Editorial zur Themenausgabe: „Von der Basis zur Anwendung: Kognitionspsychologie und ihre Bedeutung für den Alltag. Teil 1: Wahrnehmung und Handlung“

Begriffe wie „kognitiv“ oder „Kognition“ sind heutzutage aus dem Wortschatz der wissenschaftlichen Psychologie und vieler angrenzender Bereiche nicht mehr wegzudenken und auch die Alltagssprache hat das Wort inzwischen erobert, etwa in Form von „kognitiven Trainings“, „kognitivem Altern“ oder „kognitiven Therapien“.

Die sogenannte Kognitionspsychologie befasst sich mit all denjenigen Inhalten, die gemeinhin unter dem Begriff Kognition zusammengefasst werden: das Wahrnehmen, Speichern, Abrufen und Anwenden von Informationen. Oft als bloße Grundlagenwissenschaft (miss)verstanden, liefert die Kognitionspsychologie jedoch diejenigen grundlegenden Ergebnisse und Theorien, die letztlich in vielfältigen Feldern zur Anwendung kommen. Im Rahmen dieser Themenausgaben des in-mind Magazins möchten wir die Vielfältigkeit der betrachteten Themen und Anwendungsgebiete der Kognitionspsychologie anhand aktueller Beispiele beleuchten. Insgesamt wurde eine beachtliche Anzahl von 15 Artikeln zu unterschiedlichsten Themen der Kognitionspsychologie beigesteuert – und doch können wir selbst damit nur einen kleinen Überblick über ausgewählte, aktuell beforschte Themen geben. Wir bedanken uns bei allen engagierten AutorInnen für das Engagement, an dieser Themenausgabe mitzuwirken.

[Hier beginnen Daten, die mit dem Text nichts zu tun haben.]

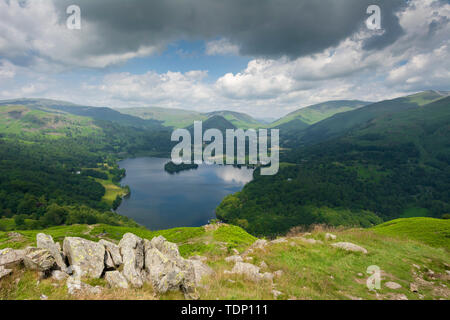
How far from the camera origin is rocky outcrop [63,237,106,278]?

Wir haben uns entschlossen, die Artikel auf zwei Ausgaben aufzuteilen. Die Artikel dieser Ausgabe „Wahrnehmung und Handlung“ widmen sich der Interaktion mit der Umwelt: Beständig muss der Mensch Informationen aus der Umwelt aufnehmen und gleichzeitig tut er vieles, um diese Umwelt seinen Wünschen entsprechend zu gestalten. Die Artikel der zweiten Ausgabe „Lernen und Gedächtnis“ (erscheint in den kommenden Monaten) widmen sich dann im Wesentlichen der Frage, wie Informationen im Gehirn erhalten bleiben und wie das Behalten optimiert werden kann.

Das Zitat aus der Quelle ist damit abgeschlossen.